CHALLENGE:
Filter the rows below down to every line that contains the string "instances", and copy those lines. Uppercase and lowercase letters count as different.

--- begin ---

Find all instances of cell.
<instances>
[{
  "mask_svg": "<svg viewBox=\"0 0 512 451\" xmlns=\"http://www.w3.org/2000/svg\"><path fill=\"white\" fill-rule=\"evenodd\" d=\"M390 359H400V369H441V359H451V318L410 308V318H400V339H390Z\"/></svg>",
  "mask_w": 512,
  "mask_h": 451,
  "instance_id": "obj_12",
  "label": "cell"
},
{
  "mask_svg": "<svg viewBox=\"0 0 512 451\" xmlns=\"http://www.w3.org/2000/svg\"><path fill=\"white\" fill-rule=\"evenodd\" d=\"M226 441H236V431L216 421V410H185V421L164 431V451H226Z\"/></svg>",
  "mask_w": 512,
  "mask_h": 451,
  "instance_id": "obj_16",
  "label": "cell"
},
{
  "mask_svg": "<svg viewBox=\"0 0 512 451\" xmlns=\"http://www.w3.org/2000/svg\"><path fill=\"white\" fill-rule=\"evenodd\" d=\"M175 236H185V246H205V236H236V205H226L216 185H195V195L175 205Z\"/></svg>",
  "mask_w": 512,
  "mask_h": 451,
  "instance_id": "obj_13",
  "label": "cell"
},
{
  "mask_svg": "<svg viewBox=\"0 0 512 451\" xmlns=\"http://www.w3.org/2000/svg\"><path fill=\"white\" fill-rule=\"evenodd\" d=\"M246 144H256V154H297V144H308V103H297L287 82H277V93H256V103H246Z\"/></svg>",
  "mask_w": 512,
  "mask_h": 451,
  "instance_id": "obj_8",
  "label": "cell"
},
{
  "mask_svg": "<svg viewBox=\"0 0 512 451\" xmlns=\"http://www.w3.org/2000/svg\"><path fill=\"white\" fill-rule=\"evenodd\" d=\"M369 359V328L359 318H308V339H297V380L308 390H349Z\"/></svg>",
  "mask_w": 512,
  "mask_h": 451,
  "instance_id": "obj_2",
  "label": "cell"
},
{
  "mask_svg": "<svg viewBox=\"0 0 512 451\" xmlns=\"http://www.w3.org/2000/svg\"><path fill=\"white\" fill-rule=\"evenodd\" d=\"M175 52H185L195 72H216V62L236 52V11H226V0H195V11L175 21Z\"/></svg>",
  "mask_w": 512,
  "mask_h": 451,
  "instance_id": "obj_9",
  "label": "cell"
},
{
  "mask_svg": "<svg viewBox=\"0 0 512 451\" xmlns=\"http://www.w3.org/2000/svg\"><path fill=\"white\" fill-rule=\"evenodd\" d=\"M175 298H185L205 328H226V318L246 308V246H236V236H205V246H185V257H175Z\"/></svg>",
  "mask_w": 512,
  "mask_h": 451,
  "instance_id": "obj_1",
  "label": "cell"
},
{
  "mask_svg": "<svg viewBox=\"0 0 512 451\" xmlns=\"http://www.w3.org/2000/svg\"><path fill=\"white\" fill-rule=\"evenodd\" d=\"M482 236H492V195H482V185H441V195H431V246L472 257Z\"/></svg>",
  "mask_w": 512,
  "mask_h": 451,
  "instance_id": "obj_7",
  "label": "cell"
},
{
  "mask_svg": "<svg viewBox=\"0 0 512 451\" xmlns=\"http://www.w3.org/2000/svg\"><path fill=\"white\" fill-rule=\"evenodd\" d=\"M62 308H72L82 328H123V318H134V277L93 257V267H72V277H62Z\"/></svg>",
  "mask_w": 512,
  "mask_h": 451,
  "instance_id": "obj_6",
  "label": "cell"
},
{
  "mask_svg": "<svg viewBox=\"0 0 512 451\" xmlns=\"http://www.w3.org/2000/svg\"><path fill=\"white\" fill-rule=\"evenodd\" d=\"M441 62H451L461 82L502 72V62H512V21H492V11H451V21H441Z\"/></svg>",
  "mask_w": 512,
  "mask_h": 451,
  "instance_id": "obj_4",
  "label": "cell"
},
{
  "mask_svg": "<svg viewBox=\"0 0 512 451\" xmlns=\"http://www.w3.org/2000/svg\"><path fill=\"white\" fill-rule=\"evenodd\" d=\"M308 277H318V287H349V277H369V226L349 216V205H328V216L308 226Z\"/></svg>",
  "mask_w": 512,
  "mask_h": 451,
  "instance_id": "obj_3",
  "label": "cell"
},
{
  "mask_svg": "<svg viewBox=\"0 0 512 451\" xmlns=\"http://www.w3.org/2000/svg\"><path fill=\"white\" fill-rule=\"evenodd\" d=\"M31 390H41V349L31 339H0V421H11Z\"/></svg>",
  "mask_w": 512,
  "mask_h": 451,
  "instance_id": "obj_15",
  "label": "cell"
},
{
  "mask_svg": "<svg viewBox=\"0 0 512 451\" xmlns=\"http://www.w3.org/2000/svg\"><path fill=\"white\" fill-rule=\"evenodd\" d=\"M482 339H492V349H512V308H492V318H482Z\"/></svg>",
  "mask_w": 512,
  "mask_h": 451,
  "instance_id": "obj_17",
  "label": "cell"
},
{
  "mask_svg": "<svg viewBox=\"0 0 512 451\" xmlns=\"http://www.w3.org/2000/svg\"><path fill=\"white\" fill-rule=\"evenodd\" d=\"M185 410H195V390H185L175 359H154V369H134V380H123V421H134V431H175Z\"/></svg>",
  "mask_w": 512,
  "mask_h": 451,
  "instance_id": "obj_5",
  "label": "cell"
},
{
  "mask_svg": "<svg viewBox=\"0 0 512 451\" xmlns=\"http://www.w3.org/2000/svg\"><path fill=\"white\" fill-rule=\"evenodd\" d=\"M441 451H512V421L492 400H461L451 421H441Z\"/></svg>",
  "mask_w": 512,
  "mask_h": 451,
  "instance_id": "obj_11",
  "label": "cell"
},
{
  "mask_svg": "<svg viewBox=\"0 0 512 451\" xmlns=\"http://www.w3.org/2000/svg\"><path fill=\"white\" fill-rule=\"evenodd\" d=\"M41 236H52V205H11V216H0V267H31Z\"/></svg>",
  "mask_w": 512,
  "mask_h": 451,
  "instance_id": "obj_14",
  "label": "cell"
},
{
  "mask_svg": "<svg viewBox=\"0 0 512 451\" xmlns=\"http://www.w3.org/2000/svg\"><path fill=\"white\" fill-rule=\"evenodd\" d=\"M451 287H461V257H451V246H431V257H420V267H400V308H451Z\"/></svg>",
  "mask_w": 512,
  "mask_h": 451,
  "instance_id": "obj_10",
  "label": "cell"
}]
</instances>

--- end ---

TASK RESPONSE:
Find all instances of cell.
<instances>
</instances>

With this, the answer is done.